To access those objects dont forget the next :
Imports mshtml
The function
And here we have the full function that we will be using, with some comments :
Function parseMyHtml(ByVal htmlToParse$)
'::......... Declare a new HTML document to use, and write our normal HTML
Dim htmlDocument As IHTMLDocument2 = New HTMLDocumentClass()
htmlDocument.write(htmlToParse)
htmlDocument.close()
'::......... With this we retrieve all of the HTML elements collection existing on out HTML block
Dim allElements As IHTMLElementCollection = htmlDocument.body.all
'::......... Find by name out INPUT element on the group, and set a new value
Dim myTextBox As IHTMLInputElement = allElements.item("myTextBox")
myTextBox.value = "This is my text box!"
'::......... Our button, but now its a "IHTMLElement", the generic object, that gives us more properties
'::......... And set a new attribute to our element
Dim myButton As IHTMLElement = allElements.item("myButton")
myButton.setAttribute("onClick", "javascript:alert('This is the button!')")
'::......... As a input, we set its value
Dim myButton2 As IHTMLInputElement = allElements.item("myButton")
myButton2.value = "Click me!"
'::......... Get the INPUT group of elements
Dim allInputs As IHTMLElementCollection = allElements.tags("input")

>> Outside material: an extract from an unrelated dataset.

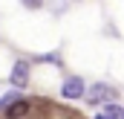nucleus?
Masks as SVG:
<instances>
[{"instance_id":"5","label":"nucleus","mask_w":124,"mask_h":119,"mask_svg":"<svg viewBox=\"0 0 124 119\" xmlns=\"http://www.w3.org/2000/svg\"><path fill=\"white\" fill-rule=\"evenodd\" d=\"M98 119H124V110L118 105H104V110L98 113Z\"/></svg>"},{"instance_id":"4","label":"nucleus","mask_w":124,"mask_h":119,"mask_svg":"<svg viewBox=\"0 0 124 119\" xmlns=\"http://www.w3.org/2000/svg\"><path fill=\"white\" fill-rule=\"evenodd\" d=\"M26 113H29V102H23V99H15L6 108V116L9 119H20V116H26Z\"/></svg>"},{"instance_id":"2","label":"nucleus","mask_w":124,"mask_h":119,"mask_svg":"<svg viewBox=\"0 0 124 119\" xmlns=\"http://www.w3.org/2000/svg\"><path fill=\"white\" fill-rule=\"evenodd\" d=\"M107 99H116V90L110 87V84H93L90 102H93V105H101V102H107Z\"/></svg>"},{"instance_id":"1","label":"nucleus","mask_w":124,"mask_h":119,"mask_svg":"<svg viewBox=\"0 0 124 119\" xmlns=\"http://www.w3.org/2000/svg\"><path fill=\"white\" fill-rule=\"evenodd\" d=\"M26 81H29V61H17L15 64V70H12V87H26Z\"/></svg>"},{"instance_id":"3","label":"nucleus","mask_w":124,"mask_h":119,"mask_svg":"<svg viewBox=\"0 0 124 119\" xmlns=\"http://www.w3.org/2000/svg\"><path fill=\"white\" fill-rule=\"evenodd\" d=\"M61 93L66 99H81V96H84V81H81L78 76H72V79H66V84L61 87Z\"/></svg>"}]
</instances>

Dim element As IHTMLElement
'::......... Change some properties
For Each element In allInputs
element.style.border = "1px solid red"
element.style.fontFamily = "Verdana"
'::......... I dont want any "removeMe" classed elements, so lets remove them
If element.className = "removeMe" Then
element.outerHTML = ""
End If
Next
'::......... Return the parent element content ( BODY > HTML )
Return htmlDocument.body.parentElement.outerHTML
End Function
In this function we can see the use of some objects and its functions/properties.
The result HTML
After calling the function and showing to the user the result we have the next HTML processed block :
<HTML><HEAD></HEAD>
<BODY><INPUT style="BORDER-RIGHT: red 1px solid; BORDER-TOP: red 1px solid; BORDER-LEFT: red 1px solid;
BORDER-BOTTOM: red 1px solid; FONT-FAMILY: Verdana" value="This is my text box!" name=myTextBox>
<INPUT style="BORDER-RIGHT: red 1px solid; BORDER-TOP: red 1px solid; BORDER-LEFT: red 1px solid;
BORDER-BOTTOM: red 1px solid; FONT-FAMILY: Verdana" type=button value="Click me!"

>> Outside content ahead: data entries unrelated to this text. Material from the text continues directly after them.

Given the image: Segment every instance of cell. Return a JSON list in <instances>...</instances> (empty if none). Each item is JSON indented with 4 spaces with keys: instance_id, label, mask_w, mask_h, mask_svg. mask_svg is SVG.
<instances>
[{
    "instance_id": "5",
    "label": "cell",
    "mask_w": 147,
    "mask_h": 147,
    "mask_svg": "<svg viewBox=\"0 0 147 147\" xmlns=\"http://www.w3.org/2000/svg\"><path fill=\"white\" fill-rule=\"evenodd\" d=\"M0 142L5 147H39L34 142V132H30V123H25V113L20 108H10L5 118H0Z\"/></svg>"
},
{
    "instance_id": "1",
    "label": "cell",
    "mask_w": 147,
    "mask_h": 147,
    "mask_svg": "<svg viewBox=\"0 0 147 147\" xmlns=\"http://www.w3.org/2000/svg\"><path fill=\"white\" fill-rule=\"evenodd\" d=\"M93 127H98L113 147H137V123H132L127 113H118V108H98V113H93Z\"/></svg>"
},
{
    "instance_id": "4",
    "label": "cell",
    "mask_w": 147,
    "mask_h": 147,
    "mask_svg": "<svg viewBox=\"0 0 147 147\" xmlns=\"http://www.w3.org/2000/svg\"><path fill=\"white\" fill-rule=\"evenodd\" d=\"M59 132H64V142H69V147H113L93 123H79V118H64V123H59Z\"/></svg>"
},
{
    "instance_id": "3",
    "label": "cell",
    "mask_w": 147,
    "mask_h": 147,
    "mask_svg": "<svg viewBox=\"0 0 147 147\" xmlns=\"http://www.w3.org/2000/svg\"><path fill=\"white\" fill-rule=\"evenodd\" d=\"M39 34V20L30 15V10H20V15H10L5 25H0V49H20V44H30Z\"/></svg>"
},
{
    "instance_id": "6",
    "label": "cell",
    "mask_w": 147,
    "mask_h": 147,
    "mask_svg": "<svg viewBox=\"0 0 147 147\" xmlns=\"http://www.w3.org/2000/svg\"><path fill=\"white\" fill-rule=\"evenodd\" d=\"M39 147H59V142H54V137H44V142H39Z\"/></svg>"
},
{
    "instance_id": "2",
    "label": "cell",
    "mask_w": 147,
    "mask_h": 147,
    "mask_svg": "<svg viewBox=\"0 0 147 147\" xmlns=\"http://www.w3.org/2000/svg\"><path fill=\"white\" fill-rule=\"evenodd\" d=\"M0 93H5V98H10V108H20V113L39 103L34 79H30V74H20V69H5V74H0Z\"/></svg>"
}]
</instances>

name=myButton onClick="javascript:alert('This is the button!')"> </BODY></HTML>
A bit nasty code, because the mshtml process it and every attribute such as style:border and sets every single border instead, but believe me, the browser will recognize that.
Conclusion
After testing this assembly with another page, a big one, almost 120kb of pure HTML with javascript/CSS, images and some other stuff, the assembly showed very strong, and didn't report any error.
Very usefull, when you have some html inputed by an user and you need to change some properties.